> DATA FOR THIS TASK
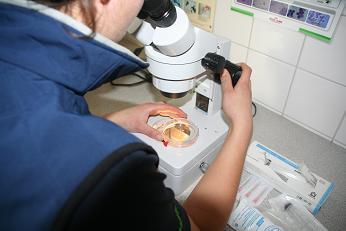 Controleren embryo merrie Dierenkliniek Hellendoorn Nijverdal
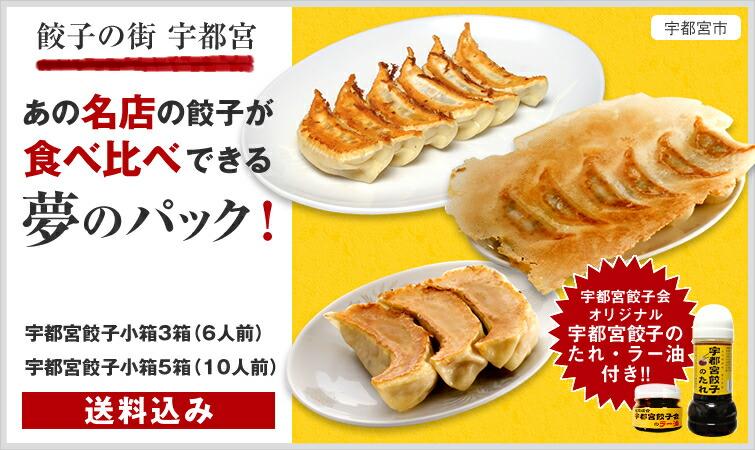 宇都宮餃子会 キャッチ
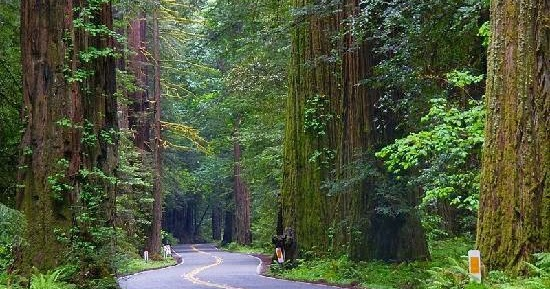 Redway Ca Avenue Of The Giants California Road Trip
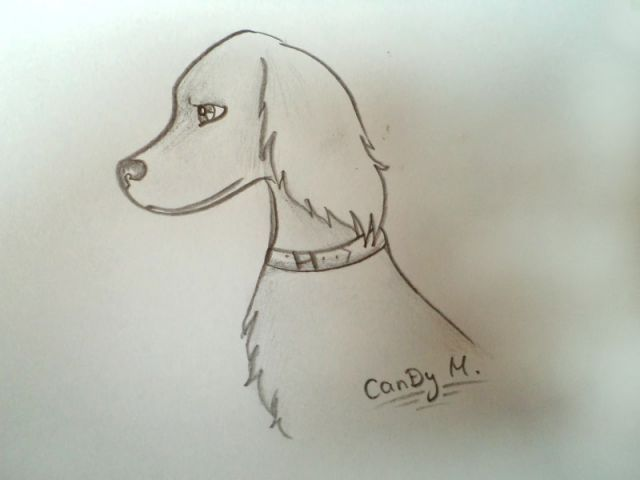 HD wallpapers how to draw dogs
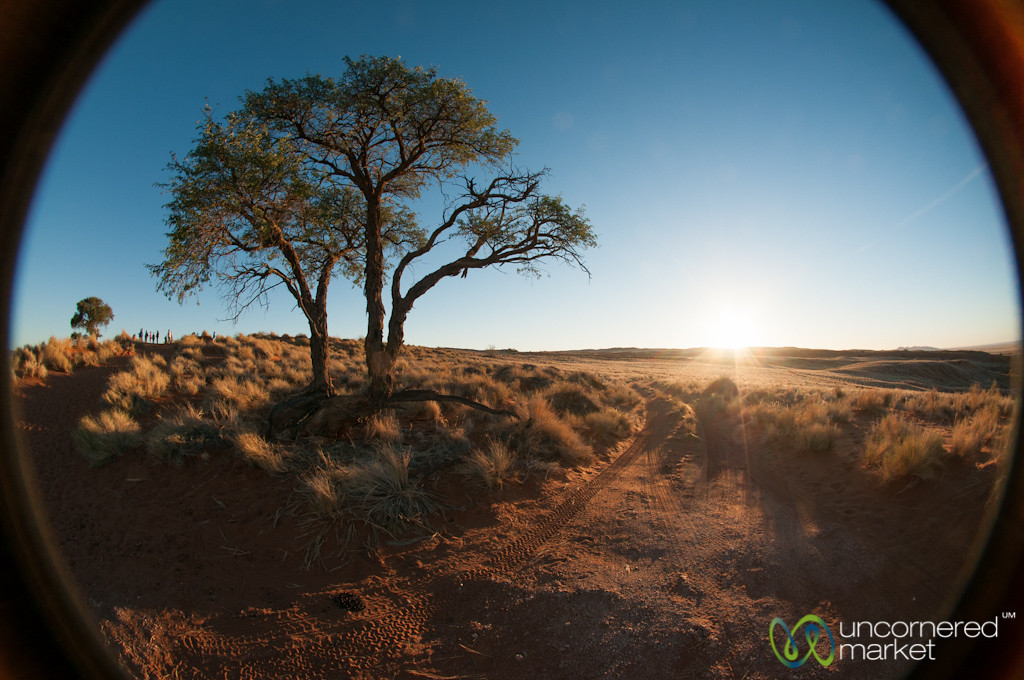 Namib Desert and Tree at Dusk - Namibia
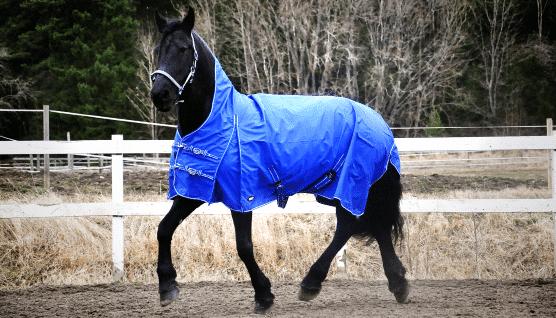 Hästtäcke - regntäcke halvhals utan fyllning, blå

> PROBLEM DETAILS
Leave out the pictures, and retype exactly the lines from the one containing "宇都宮餃子会 キャッチ" through the last line of the data above, no more and no less.

> OUTPUT OF THE TASK
 宇都宮餃子会 キャッチ
 Redway Ca Avenue Of The Giants California Road Trip
 HD wallpapers how to draw dogs
 Namib Desert and Tree at Dusk - Namibia
 Hästtäcke - regntäcke halvhals utan fyllning, blå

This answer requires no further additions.